I was pretty sceptical when I heard we were going to get our guests rapping on this show. Not that they don’t have energy or spark, but Paul Chapman and Janet Powney are, to put it respectfully, somewhat advanced in years. Janet certainly didn’t seem too impressed on the train on the way over to Glasgow, and to the trendy premises of Tron 103.
But Darren, or DJ Loci as he prefers to be called when he’s working, proved a fantastic teacher. He works with young people from troubled backgrounds in the city, getting them to channel their energy and their voices into rap.
He advised them to choose a subject that they really knew well – which reminded me of the kind of advise you give to new writers.
“A good way to develop your idea is to use a mind map” he said. “Anyone familiar with that?”
So, Janet and Paul start forming bubbles of words and ideas – Janet’s was about “things gone and things now,” and Paul’s was about the weighty topic of security and freedom. Paul is American, and has one of those rich, deep accents that makes the word freedom sound like a warm blanket.
And surprisingly quickly, the words started flowing from our contributors, mashing the thoughts and themes together.
“Under security, fear, locks, isolation… under freedom, openness, availability, risk.”
Paul’s words and thoughts were quite theoretical…Janet’s were more concrete. She said that people didn’t queue at bus stops any more – they lurked. And people ate in the streets.

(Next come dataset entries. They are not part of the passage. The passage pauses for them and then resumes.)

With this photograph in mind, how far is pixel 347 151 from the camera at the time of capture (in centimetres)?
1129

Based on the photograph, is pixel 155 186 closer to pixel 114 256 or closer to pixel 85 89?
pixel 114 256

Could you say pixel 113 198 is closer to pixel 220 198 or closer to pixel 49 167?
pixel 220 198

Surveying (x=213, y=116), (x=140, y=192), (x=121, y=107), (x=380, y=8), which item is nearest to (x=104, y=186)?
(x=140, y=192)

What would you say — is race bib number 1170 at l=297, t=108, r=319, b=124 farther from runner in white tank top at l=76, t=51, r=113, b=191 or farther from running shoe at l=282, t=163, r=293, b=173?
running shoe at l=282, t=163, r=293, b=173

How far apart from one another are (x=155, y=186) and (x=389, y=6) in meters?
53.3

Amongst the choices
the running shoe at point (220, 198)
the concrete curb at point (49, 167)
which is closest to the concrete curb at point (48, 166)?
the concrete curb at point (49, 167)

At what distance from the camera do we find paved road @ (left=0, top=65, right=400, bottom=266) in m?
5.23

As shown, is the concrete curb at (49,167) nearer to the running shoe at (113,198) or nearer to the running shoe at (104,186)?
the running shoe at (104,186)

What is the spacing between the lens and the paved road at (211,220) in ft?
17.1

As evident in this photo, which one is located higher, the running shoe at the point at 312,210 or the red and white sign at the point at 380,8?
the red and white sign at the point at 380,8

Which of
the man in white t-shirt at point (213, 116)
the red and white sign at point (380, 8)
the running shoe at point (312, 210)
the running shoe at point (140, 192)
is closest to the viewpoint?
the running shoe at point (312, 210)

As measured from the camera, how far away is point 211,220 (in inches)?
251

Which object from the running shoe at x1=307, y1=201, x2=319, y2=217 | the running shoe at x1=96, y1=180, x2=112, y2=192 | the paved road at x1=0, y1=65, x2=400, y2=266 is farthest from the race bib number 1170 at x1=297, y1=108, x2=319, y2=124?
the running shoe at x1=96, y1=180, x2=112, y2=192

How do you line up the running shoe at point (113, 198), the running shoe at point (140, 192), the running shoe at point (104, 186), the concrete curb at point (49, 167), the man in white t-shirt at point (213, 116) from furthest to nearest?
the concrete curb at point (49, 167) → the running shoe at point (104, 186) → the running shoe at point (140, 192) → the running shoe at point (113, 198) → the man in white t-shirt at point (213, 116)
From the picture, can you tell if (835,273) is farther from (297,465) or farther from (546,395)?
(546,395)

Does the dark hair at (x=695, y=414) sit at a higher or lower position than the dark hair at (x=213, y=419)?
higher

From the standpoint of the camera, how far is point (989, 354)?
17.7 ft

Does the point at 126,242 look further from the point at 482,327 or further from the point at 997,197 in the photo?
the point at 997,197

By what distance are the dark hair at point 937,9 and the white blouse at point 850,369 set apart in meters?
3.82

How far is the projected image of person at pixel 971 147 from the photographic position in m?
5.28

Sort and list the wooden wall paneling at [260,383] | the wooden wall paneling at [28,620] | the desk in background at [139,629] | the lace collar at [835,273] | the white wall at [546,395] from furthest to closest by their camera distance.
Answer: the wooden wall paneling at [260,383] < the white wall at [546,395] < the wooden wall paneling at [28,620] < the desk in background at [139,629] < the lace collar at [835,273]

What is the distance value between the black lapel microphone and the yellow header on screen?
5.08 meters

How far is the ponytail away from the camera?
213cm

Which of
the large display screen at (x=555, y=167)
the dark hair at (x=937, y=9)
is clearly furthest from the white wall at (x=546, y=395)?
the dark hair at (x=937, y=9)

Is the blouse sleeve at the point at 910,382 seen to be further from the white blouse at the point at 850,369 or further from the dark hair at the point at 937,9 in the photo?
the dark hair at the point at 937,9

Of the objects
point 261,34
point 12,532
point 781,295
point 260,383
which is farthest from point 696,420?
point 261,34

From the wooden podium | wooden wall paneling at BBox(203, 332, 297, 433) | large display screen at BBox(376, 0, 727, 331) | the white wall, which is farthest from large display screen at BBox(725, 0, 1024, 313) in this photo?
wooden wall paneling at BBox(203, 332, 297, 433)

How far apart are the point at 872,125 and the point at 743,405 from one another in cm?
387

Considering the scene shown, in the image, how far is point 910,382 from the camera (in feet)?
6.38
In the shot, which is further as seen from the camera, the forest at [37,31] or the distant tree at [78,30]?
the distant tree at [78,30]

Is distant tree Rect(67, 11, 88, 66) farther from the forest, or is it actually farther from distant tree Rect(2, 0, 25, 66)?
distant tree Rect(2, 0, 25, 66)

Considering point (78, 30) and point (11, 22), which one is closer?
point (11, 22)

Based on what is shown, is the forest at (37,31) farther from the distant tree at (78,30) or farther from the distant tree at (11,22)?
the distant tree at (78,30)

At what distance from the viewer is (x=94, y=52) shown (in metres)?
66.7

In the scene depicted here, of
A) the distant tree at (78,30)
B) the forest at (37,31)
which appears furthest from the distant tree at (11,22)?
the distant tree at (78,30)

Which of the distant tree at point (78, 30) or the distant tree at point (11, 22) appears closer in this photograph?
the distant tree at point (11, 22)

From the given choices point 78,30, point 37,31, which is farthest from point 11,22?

There was a lack of respect.
“It’s no feat to eat in the street, gobbling fast, striding past.
Not like it was a while ago, sitting at home, eating slow,
Knife and fork, fire aglow, no text or phone, just mum to moan.
Back to the street, friends to meet. Get on the mobile, show some style.
Lurk on the bus, no bother for us.
Where is respect?”
“Locked in prison of their own making,
friends with limited imagination
Fear of the world, ever changing.
So, why the exercise? Really, it was just a warm-up for the radical thinking show about aging. It helped bring the creative and intellectual barriers down. Soon, our three guests began to bounce ideas of each other about aging – the stereotypes and prejudices, the gulf that exists between generation, and the ways we might overcome them.
Janet suggested playgrounds for adults and old people, and banning cars from cities for three days of the week so that older people could cycle or tricycle in safety around town.
Paul spoke passionately about his own approach to old age – his continuing appetite for adventure and personal growth, for satisfying work and projects to contribute to.
Both they and Darren – who would burst in politely every now and again – agreed that perceptions of age and health were simplistic and not necessarily useful. A fit and active man in his seventies like Paul might have fewer health problems, and be more valuable to the economy, than those of a younger, unhealthier generation.
Ironically, since we had come to discuss the idea of aging, it seems that one of the big problems with it is the fact that it looms large in our minds as an “issue” at all.